SNC-Lavalin Group Inc. slashed its dividend by 65 per cent Friday as it reported a fourth-quarter loss of $1.6 billion.
The troubled engineering and construction giant said it will now pay a quarterly dividend of 10 cents per share compared with its earlier payment of 28.7 cents per share.
SNC-Lavalin has been at the centre of a political scandal in Ottawa over the company’s desire to negotiate a deferred prosecution agreement in connection with fraud and bribery charges linked to business dealings between it and Moammar Gadhafi’s regime in Libya between 2001 and 2011.
The company also issued two profit warnings earlier this year related to problems at a mining project in Chile and its oil and gas business in Saudi Arabia.
“The year 2018 was a disappointing year, as our mining and metallurgy and oil and gas segments underperformed,” chief executive Neil Bruce said in a statement Friday.
Ongoing diplomatic tensions between Canada and Saudi Arabia have jeopardized future contracts in the Middle Eastern kingdom, Bruce said last month after announcing a $1.24-billion impairment charge related to SNC-Lavalin’s oil and gas business.
The Jan. 28 announcement, combined with news about delays at the Chilean mining project and an arbitration loss in Australia, sent shares plummeting 27 per cent to close at $35.01, their lowest since September 2012.
Analyst Derek Spronck of RBC Dominion Securities advised investors to “keep calm and carry on.”
“There remain lots of challenges ahead for SNC, but none of which we would view as insurmountable and more than reflected in the current share price,” he said in a research note Friday.
Spronck held out hope for a remediation agreement — which would allow SNC-Lavalin to avoid criminal prosecution in exchange for fines and other penalties — in spite of the firestorm in Ottawa after the Globe and Mail reported the Prime Minister’s Office pressured former justice minister Jody Wilson-Raybould to steer prosecutors toward negotiations with the company.
A criminal case could result in a 10-year ban on bidding on federal contracts. SNC-Lavalin’s ability to bid would remain unaffected, at least directly, “during what could be a multi-year trial process,” Spronck noted.
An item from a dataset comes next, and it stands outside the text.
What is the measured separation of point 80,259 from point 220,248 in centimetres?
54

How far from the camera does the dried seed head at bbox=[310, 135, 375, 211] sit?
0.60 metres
Analysts also pointed to a potential sale of some of the company’s 16.77 per cent stake in Ontario’s 407 ETR highway in 2019. The company has been mulling a partial sale for at least six months, which would hand it a slice of the $2.2 billion some analysts say the stake is worth.
The company’s loss for its fourth quarter amounted to $9.11 per diluted share. That compared with a profit of $52.4 million or 30 cents per diluted share in the fourth quarter of 2017.
Revenue totalled $2.56 billion, down from $2.92 billion.
On an adjusted basis, SNC reported a loss of $1.31 per diluted share compared with an adjusted profit of 98 cents per diluted share a year ago.
Analysts on average had expected a loss of $1.19 per diluted share, according to Thomson Reuters Eikon.